Vorliegender Text:

______________________________

Berücksichtigung von anisotroper Diffusion im Aktivmaterial in Ladesimulationen
Nachbildung des Effekts der Graphit-Kornorientierung
Mikrostruktursimulationen mit BatteryDict in GeoDict erlauben es, die genaue Ionenströme sowie Lithium-Konzentrationsänderungen innerhalb der Batterieelektrode unter verschiedensten Ladeprofilen (konstante Laderate, konstanter Strom, konstante Spannung) nachzuvollziehen.
Dabei gilt es zu beachten, dass verbreitete Batterie-Aktivmaterialien wie z.B. Graphit aufgrund ihrer atomaren Struktur eine starke Richtungsabhängigkeit in der Lithium-Ionendiffusion aufweisen. Zum Beispiel ist in Graphit die Diffusion entlang der Graphen-Ebenen aus kovalent gebundenen Kohlenstoffatomen (Dpara = 4.4E-10 m²/s) um sechs Größenordnungen höher, als senkrecht zu den Graphenebenen (Dperp = 8.7E-16 m²/s) [1].
In der Praxis findet somit der Lithium-Ionentransport innerhalb eines Graphit-Korns nur entlang der Graphen-Ebenen statt, während der Ionenstransport senkrecht zu den Graphen-Ebenen vernachlässigt werde kann.
Autoren und Anwendungsspezialisten
Dr. Erik Glatt
Chief Technology Officer (CTO)
Dr. Fabian Biebl
Software Engineer
Beispiel 1: Synthetisch hergestellte Graphitelektrode
GeoDict erlaubt es, die anisotropen Diffusionseigenschaften im Zusammenspiel mit der Mikrostruktur der Elektrode während des Lade- und Entladevorgangs zu berücksichtigen. Dafür werden die Graphit-Körner mit einem Streifenmuster bestehend aus zwei verschiedenen Material-IDs simuliert. Das Simulationsmodell von BatteryDict stellt automatisch sicher, dass der Ionenaustausch zwischen den verschiedenen Material-IDs im Aktivmaterial verhindert wird, d.h. dass es nicht zu einem Ionenfluss senkrecht zum Streifenmuster kommen kann.
Die Strukturgeneratoren von GeoDict ermöglichen es, mit wenigen Mausklicks eine entsprechende Mikrostruktur zu erstellen. Für jedes elliptische Graphit-Korn wird durch das Streifenmuster verhindert, dass die Diffusion entlang der kurzen Achse, d.h. senkrecht zu den Graphen-Ebenen statt findet.
Der Effekt der richtungsabhhängigen Diffusion im Graphit kann im Ergebnis der Ladesimulation beobachtet werden. Im Beispiel wurde die in Abb. 1 gezeigte Graphit-Elektrode bei einer Laderate von 2C bis zur Abschaltspannung von 0.01 V gezeigt.
Die Ladesimulation unter Berücksichtigung der anisotropen Diffusivität von Graphit mit Hilfe der gestreiften Struktur (blau) zeigt einen schnelleren Abfall des Elektrodenpotentials vs Li/Li+ während der Lithiierung als eine Vergleichssimulation, in der die Diffusivität von Graphit als isotrop angesehen wird (rot).

______________________________

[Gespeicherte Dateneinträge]
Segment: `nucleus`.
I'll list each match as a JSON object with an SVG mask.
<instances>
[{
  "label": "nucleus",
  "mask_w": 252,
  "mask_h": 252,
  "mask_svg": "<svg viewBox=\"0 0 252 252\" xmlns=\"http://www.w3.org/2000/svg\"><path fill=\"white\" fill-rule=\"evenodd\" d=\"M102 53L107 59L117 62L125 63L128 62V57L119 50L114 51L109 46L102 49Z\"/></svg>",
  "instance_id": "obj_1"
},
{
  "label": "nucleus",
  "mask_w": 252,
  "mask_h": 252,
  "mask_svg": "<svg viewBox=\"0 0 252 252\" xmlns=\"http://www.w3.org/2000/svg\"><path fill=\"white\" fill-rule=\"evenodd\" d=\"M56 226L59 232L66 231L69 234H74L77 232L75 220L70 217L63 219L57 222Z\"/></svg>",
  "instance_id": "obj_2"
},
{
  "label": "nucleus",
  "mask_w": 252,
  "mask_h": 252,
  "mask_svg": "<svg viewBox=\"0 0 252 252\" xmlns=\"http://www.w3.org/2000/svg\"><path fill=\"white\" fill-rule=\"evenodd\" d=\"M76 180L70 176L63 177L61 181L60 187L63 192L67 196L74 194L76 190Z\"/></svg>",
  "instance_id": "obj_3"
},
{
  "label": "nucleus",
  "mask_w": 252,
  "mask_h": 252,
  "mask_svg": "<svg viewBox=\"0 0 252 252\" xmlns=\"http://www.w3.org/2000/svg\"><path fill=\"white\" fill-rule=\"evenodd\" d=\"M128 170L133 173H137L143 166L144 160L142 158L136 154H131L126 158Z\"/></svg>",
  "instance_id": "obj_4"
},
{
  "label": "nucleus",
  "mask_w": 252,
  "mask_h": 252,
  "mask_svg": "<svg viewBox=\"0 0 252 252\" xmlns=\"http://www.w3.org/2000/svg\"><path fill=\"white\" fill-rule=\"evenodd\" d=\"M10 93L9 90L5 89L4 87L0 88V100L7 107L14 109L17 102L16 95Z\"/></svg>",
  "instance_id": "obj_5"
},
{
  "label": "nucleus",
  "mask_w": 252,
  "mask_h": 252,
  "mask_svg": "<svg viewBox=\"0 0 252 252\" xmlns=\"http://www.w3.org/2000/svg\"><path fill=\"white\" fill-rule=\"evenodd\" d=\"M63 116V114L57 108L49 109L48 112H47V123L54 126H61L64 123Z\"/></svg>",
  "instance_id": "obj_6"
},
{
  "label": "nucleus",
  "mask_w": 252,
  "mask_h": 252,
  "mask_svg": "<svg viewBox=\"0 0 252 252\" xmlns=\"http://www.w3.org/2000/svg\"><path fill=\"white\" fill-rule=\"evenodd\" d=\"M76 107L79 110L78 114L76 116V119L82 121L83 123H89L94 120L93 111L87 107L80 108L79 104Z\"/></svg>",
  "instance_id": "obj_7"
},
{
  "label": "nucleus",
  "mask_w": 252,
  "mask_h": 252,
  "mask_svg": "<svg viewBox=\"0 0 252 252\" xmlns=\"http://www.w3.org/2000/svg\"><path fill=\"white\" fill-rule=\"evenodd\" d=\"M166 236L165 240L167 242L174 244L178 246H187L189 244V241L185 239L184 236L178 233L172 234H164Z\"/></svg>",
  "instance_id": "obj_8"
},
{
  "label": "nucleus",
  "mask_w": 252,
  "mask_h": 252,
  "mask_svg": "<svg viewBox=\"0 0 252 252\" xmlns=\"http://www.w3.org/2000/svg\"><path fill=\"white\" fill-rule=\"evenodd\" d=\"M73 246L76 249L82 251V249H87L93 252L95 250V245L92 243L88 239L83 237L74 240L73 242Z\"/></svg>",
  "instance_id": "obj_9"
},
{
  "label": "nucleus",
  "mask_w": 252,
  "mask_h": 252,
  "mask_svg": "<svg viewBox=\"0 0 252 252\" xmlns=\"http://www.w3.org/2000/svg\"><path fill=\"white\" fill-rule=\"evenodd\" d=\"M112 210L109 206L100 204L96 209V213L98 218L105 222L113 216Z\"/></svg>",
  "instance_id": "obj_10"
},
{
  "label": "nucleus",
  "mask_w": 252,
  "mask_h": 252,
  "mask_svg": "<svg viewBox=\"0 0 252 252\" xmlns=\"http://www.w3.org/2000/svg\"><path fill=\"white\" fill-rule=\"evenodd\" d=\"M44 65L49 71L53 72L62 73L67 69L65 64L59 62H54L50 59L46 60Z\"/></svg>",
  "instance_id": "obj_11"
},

______________________________

Arbeitsauftrag:
Gib den Abschnitt aus dem Text über anisotrope Diffusion in Graphit wörtlich wieder, beginnend bei „In der Praxis“ und endend bei „Streifenmuster kommen kann.“.

Lösung der Aufgabe:
In der Praxis findet somit der Lithium-Ionentransport innerhalb eines Graphit-Korns nur entlang der Graphen-Ebenen statt, während der Ionenstransport senkrecht zu den Graphen-Ebenen vernachlässigt werde kann.
Autoren und Anwendungsspezialisten
Dr. Erik Glatt
Chief Technology Officer (CTO)
Dr. Fabian Biebl
Software Engineer
Beispiel 1: Synthetisch hergestellte Graphitelektrode
GeoDict erlaubt es, die anisotropen Diffusionseigenschaften im Zusammenspiel mit der Mikrostruktur der Elektrode während des Lade- und Entladevorgangs zu berücksichtigen. Dafür werden die Graphit-Körner mit einem Streifenmuster bestehend aus zwei verschiedenen Material-IDs simuliert. Das Simulationsmodell von BatteryDict stellt automatisch sicher, dass der Ionenaustausch zwischen den verschiedenen Material-IDs im Aktivmaterial verhindert wird, d.h. dass es nicht zu einem Ionenfluss senkrecht zum Streifenmuster kommen kann.